Short exercise: Render every line of the items below as a JSON list of strings, with one string per line and blank lines omitted. Exclude the pictures from the list.

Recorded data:
============
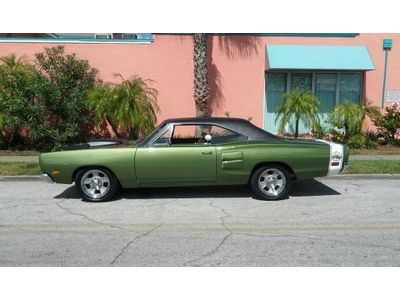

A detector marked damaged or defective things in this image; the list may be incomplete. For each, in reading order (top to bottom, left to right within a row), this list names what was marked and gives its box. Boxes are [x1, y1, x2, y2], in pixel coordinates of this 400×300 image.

road crack [109, 223, 162, 264]
road crack [183, 202, 233, 268]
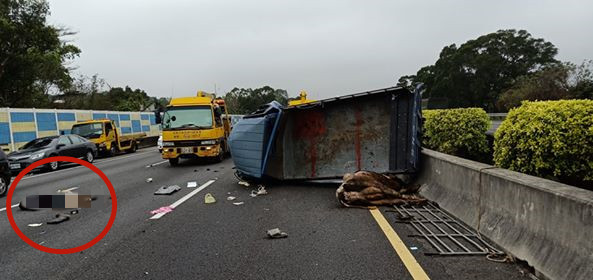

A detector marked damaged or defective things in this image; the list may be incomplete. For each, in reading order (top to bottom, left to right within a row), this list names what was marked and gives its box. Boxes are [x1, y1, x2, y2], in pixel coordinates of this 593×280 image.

overturned truck [229, 86, 424, 182]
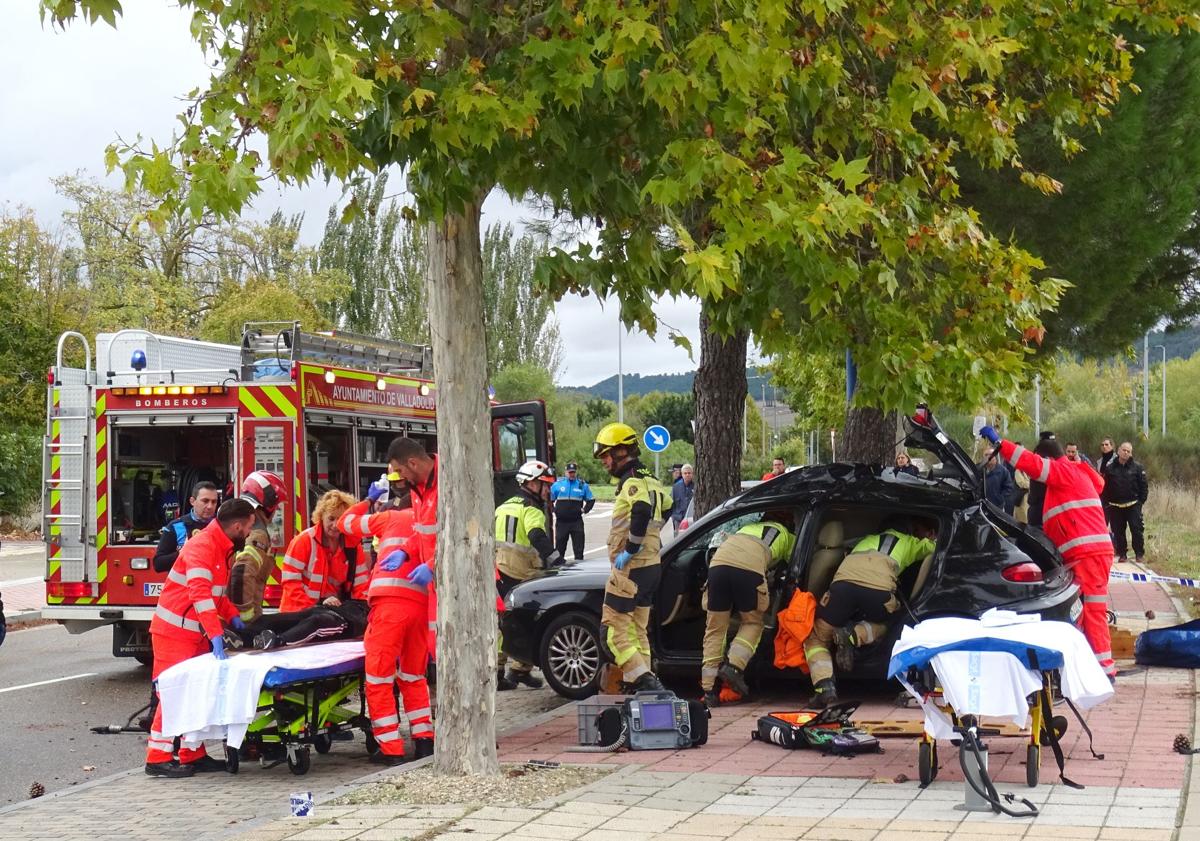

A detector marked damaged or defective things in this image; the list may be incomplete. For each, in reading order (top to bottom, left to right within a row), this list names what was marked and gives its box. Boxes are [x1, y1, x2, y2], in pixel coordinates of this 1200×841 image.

black damaged car [501, 403, 1084, 700]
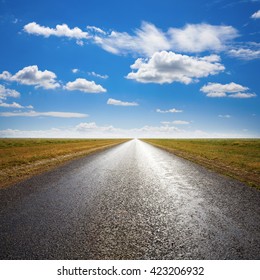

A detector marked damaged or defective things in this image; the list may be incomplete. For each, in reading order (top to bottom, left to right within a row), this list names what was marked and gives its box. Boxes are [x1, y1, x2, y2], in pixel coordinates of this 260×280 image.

cracked asphalt [0, 139, 258, 260]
============
Answer to the task:
[
  "A detector marked damaged or defective things in this image; the list may be incomplete. For each, in reading order (top to bottom, left to right within a row), this list names what was marked and gives its box. Boxes are [x1, y1, x2, y2], in pixel coordinates of this 400×300 image.",
  "road crack [109, 223, 162, 264]",
  "road crack [183, 202, 233, 268]",
  "A detector marked damaged or defective things in this image; the list may be incomplete. For each, in reading order (top to bottom, left to right within a row), this list names what was marked and gives its box. Boxes are [x1, y1, x2, y2], in pixel coordinates of this 593×280 image.",
  "overturned truck [229, 86, 424, 182]",
  "A detector marked damaged or defective things in this image; the list may be incomplete. For each, in reading order (top to bottom, left to right within a row), this list names what was marked and gives its box. Boxes are [x1, y1, x2, y2], in pixel coordinates of this 1200×841 image.",
  "black damaged car [501, 403, 1084, 700]",
  "A detector marked damaged or defective things in this image; the list may be incomplete. For each, in reading order (top to bottom, left to right within a row), this list names what was marked and gives its box. Boxes are [x1, y1, x2, y2], in pixel coordinates of this 260×280 image.",
  "cracked asphalt [0, 139, 258, 260]"
]